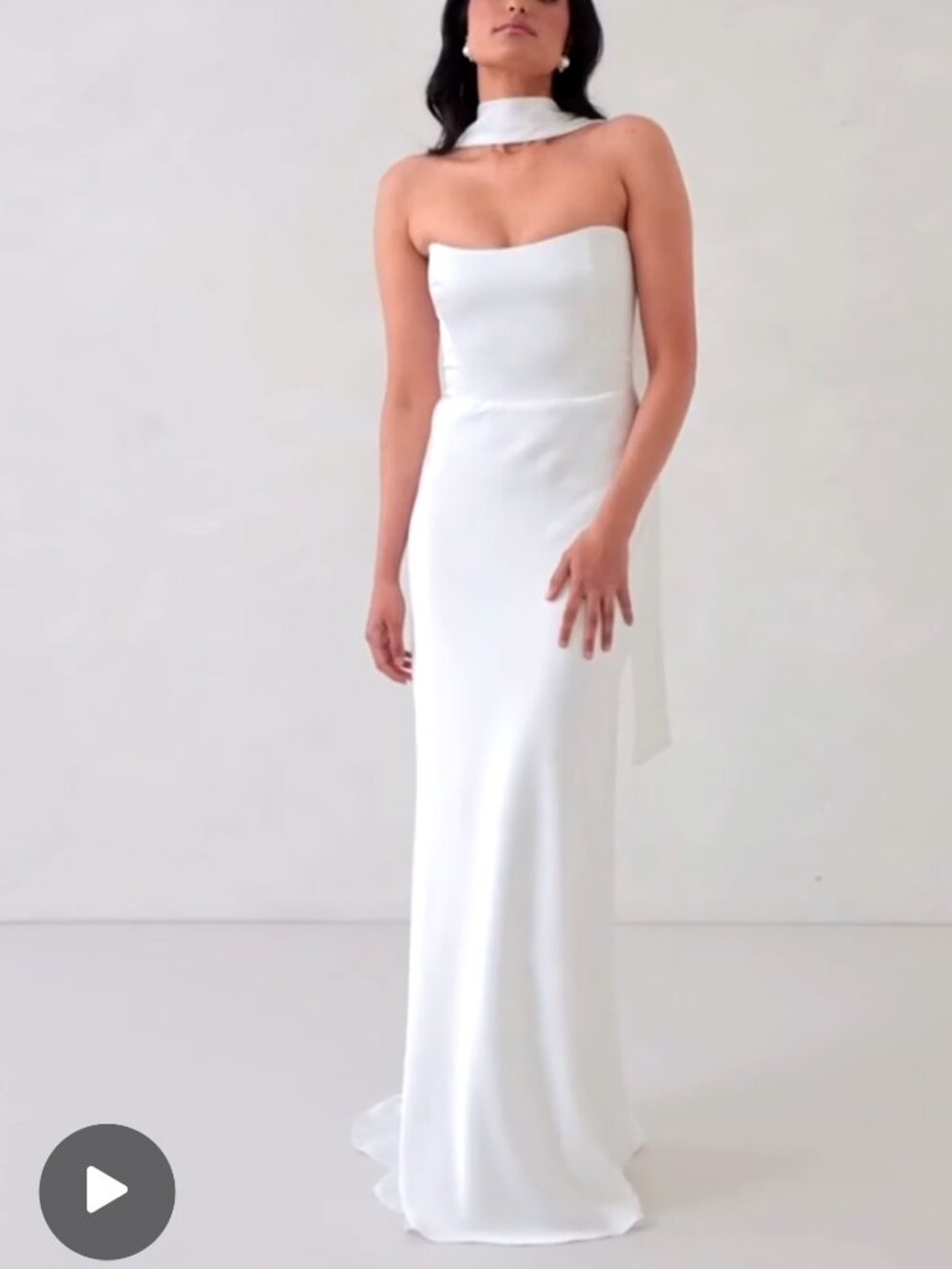 Park & Fifth Brodie Dress with Scarf Wedding Dress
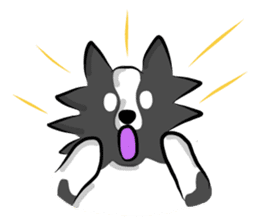 The Border Collie "Luppy" sticker #3164808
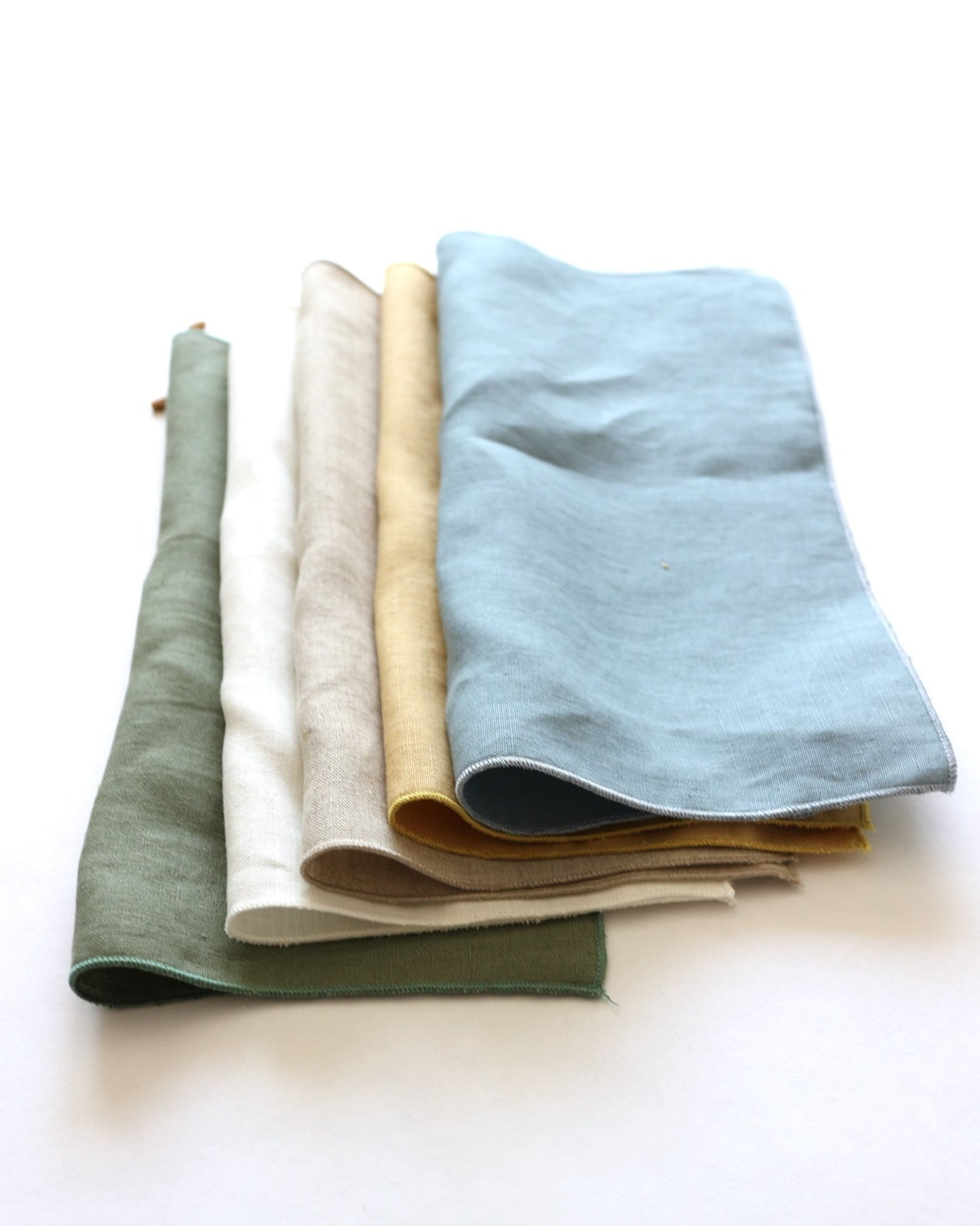#Set Reinigungstücher für Gesicht aus Bio - Leinen (2er - Set)# - #LIN WASTE#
· · · · · · ·
Task instructions: Leaving out every picture, extract verbatim the lines from the one containing "The Border Collie" through the last line of the listing, inclusive.

Solved exercise:
 The Border Collie "Luppy" sticker #3164808
#Set Reinigungstücher für Gesicht aus Bio - Leinen (2er - Set)# - #LIN WASTE#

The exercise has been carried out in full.